Work to complete - Copy the rows below word for word, starting with the row that contains "Onia Swimsuit Top (view 1)" and continuing through the row that contains "Irene Anderson Photo 24". Leave the pictures out of your answer.

Data for analysis -

□ □ □

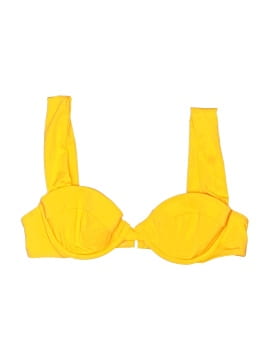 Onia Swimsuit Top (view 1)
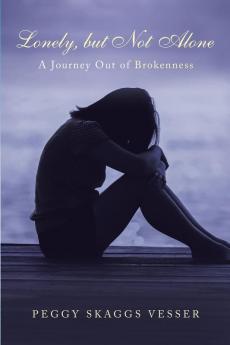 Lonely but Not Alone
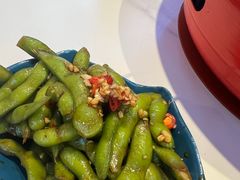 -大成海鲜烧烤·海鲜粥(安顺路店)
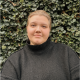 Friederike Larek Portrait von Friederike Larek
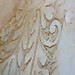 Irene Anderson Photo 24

□ □ □

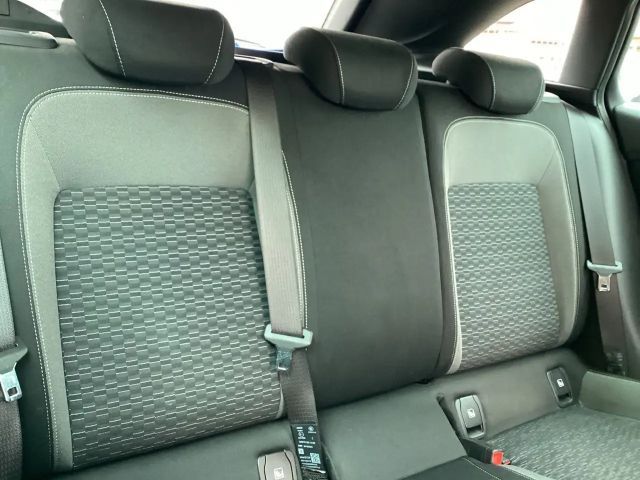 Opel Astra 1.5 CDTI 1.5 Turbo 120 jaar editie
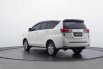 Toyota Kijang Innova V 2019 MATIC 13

□ □ □

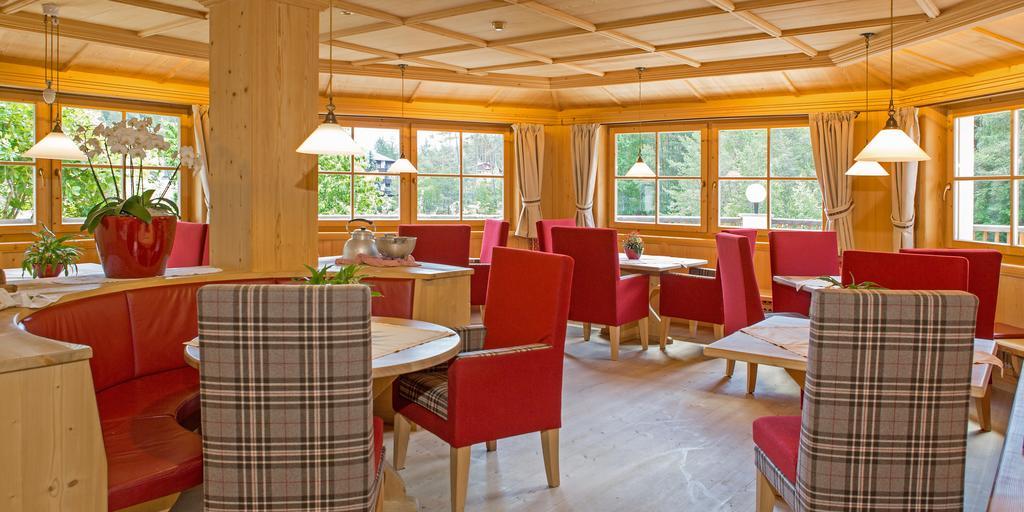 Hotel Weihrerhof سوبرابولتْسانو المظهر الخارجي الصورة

□ □ □

Solved problem -
 Onia Swimsuit Top (view 1)
 Lonely but Not Alone
 -大成海鲜烧烤·海鲜粥(安顺路店)
 Friederike Larek Portrait von Friederike Larek
 Irene Anderson Photo 24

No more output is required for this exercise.